March 24, 2017
Trump grants Keystone permit, declares ‘a great day for American jobs’
WASHINGTON — Calling it "a great day for American jobs," President Trump signed a permit Friday to allow the construction of the 1,179-mile Keystone XL pipeline that his predecessor had blocked.
"The fact is that this $8 billion investment in American energy was delayed for so long demonstrates how the American government has failed the American people," Trump said as he met with his National Economic Council in the Oval Office Friday.
President Barack Obama had rejected the project in 2015 with a legal declaration that the pipeline was not in the national interest. Environmental groups had opposed the project because it would ship heavy, dirty-burning Canadian oil to refineries.
The decision by the State Department was largely anticlimactic, as Trump had signaled his administration's intent to issue the permit in a presidential memorandum signed Jan. 24. That memo called on Transcanada to reapply for a permit and gave the State Department 60 days to review the application. That clock ran out Friday.
Transcanada President Russ Girling, appearing in the Oval Office with the president, used Trump-like language to describe the project.
"There's thousands of people ready and itching to get to work," he said. "We’re going to use the best technology. It’s going to create thousands of jobs."
But the project still faces legal hurdles in Nebraska, and Girling said the company was still seeking "the other necessary permits that we need."
"I'll call Nebraska," Trump said, adding praise for Gov. Pete Ricketts. "Pete is a fantastic governor. I'll call him today."
Trump had also directed the use of American-made steel in pipeline projects, but the White House has since said that won't apply to Keystone.
Environmental groups condemned the decision and promised to challenge it using "every tool in the kit."
"Keystone XL is all risk and no reward for the American people," said Rhea Suh, president of the Natural Resources Defense Council. "It remains, and always will be, a threat to our land, water and climate."
The State Department reversed its 2015 decision in a memo by Undersecretary of State for Political Affairs Thomas Shannon Jr., an Obama holdover.
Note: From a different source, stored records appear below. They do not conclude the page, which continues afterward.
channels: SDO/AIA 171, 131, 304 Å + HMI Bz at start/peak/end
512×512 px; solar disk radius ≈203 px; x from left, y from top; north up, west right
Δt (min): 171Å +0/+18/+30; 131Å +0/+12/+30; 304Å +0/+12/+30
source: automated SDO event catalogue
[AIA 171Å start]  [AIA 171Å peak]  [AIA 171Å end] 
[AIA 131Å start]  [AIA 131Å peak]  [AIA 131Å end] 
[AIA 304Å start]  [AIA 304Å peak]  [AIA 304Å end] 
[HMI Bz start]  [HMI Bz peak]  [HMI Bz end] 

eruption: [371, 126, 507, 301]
He said one of Obama's chief reasons for rejecting the permit — an attempt to show U.S. leadership on climate change ahead of the Paris agreements on greenhouse gas emissions — had become moot.
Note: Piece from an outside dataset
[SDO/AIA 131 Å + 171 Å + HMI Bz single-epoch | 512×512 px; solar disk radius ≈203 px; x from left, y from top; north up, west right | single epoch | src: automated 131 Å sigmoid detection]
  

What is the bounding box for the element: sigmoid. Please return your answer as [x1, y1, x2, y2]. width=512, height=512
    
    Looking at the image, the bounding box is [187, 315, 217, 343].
"Since then, there have been numerous developments related to global action to address climate change, including announcements by many countries of their plans to do so. In this changed global context, a decision to approve this proposed project at this time would not undermine U.S. objectives in this area," Shannon wrote in justifying the reversal. "Moreover, a decision to approve this proposed project would support U.S. priorities relating to energy security, economic development, and infrastructure."
Shannon said volatility in oil production had also increased since 2015, "largely attributable to political instability and manipulative market tactics on the part of OPEC," the international oil cartel. But he also noted that the project is unlikely to have any meaningful effect on fuel prices.